La marge de manœuvre des constructeurs avec les PHEV sera donc très limitée. Les REEV bénéficient aujourd'hui du même mode de calcul que les PHEV. Mais rien n'est moins certain avec la révision de la réglementation accordée par Bruxelles. Cette technologie pourrait donc sortir comme le grand vainqueur. Mais pour cela, il faudra attendre la révision du calcul de ces facteurs d'utilité.

 

Un lissage sur trois ans des émissions de CO2 pour 2032

 

En ce qui concerne l'objectif pour 2030 pour les voitures et les camionnettes, une flexibilité supplémentaire est introduite en autorisant le "banking & borrowing" pour 2030-2032. Un premier lissage a été accordé en 2025 sur les trois ans à venir (2025-2026-2027) du calcul des émissions. La Commission renouvelle l'exercice pour 2030.

 

Au lieu de devoir se conformer dès 2030 à l’objectif de -55 % d’émissions par rapport à 2021, le respect de la cible sera évalué sur une période de trois ans.

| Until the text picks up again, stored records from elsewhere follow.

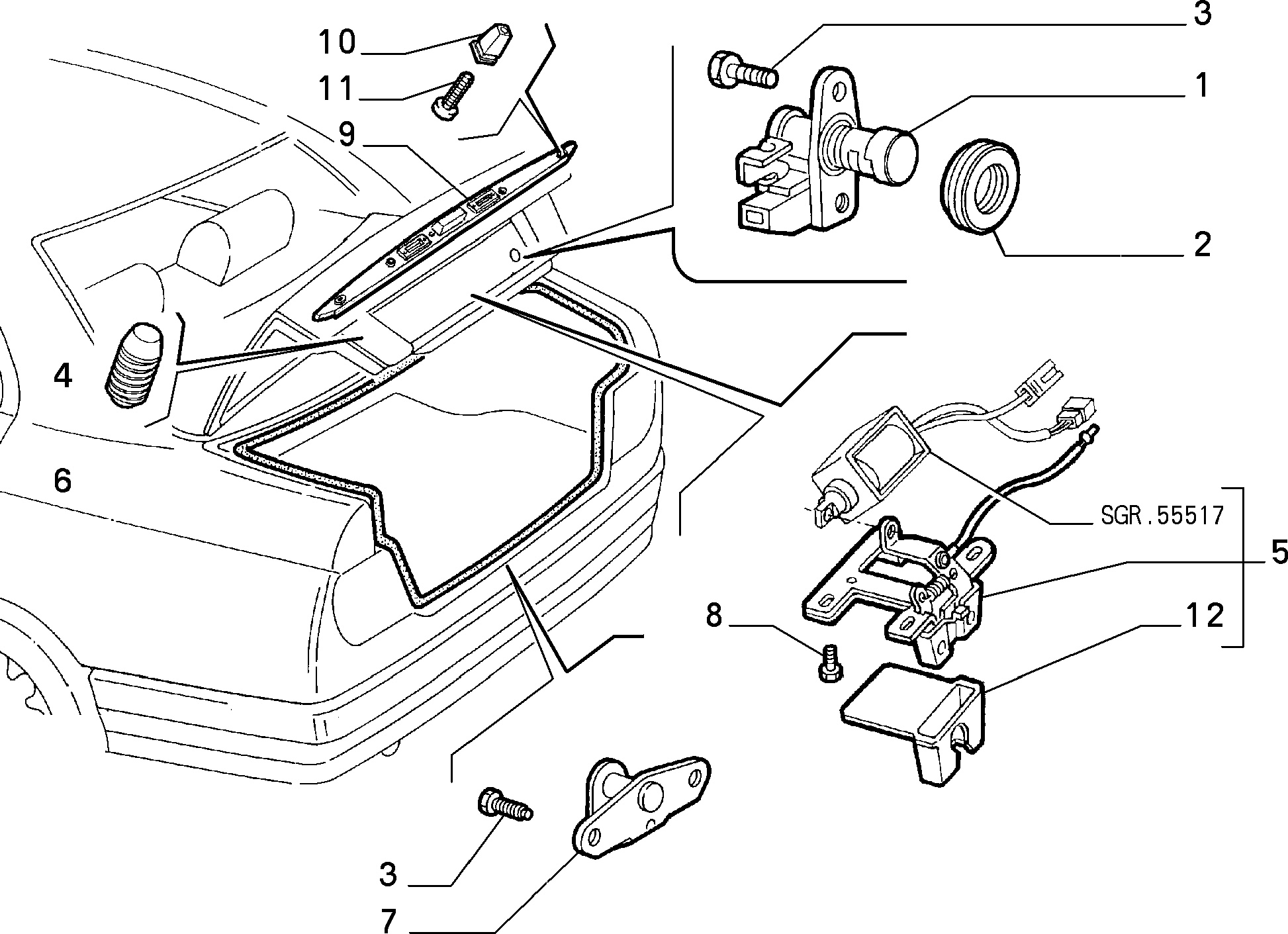 10
11
9
3
1
2
4
6
SGR.55517
5
8
12
3
7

Les constructeurs ne seront donc pas soumis aux amendes en cas de dépassement de leur objectif dès 2030. Le décompte final sera fait en 2032. Ce qui leur permettra de compenser en 2031 ou 2032 les objectifs non atteints en 2030.

 

La flexibilité va plus loin pour les véhicules utilitaires légers. Souvent décrit par les constructeurs comme impossible à atteindre, la baisse des émissions pour 2030 n'est plus de 50 % mais de 40 %. Une baisse de l'objectif qui, selon les professionnels, restera très difficile à atteindre. À cinq ans de cette étape de 2030, la vente de véhicules utilitaires électriques n'atteint pas les 9 % en Europe alors que le respect de la réglementation en nécessiterait au moins 17 %. En revanche, la Commission n'a pas évoqué de lissage de calcul des émissions de CO2, comme pour les voitures particulières.

 

Le problème de la crise de la demande n'est pas résolu

 

L'ensemble de ces mesures doivent permettre, selon les instances européennes, de régler le problème des constructeurs. Mais qu'en est-il réellement de la crise de la demande ? En Europe, trois millions de voitures neuves manquent toujours dans les comptes par rapport à 2019.

 

 

Pour Bernard Jullien, économiste et maître de conférences à l'université de Bordeaux, le problème reste entier. "En 2026, il va quand même falloir traiter ce sujet. Tout comme celui de nouveaux droits de douane sur les pièces, par exemple, mais aussi sur les PHEV qui sont aujourd'hui largement proposés par les constructeurs chinois. Aujourd'hui, la victoire est surtout celle de l'Allemagne et de Renault. Dire que jusqu'à 4,2 m, une voiture est petite est assez étonnant", fait-il remarquer.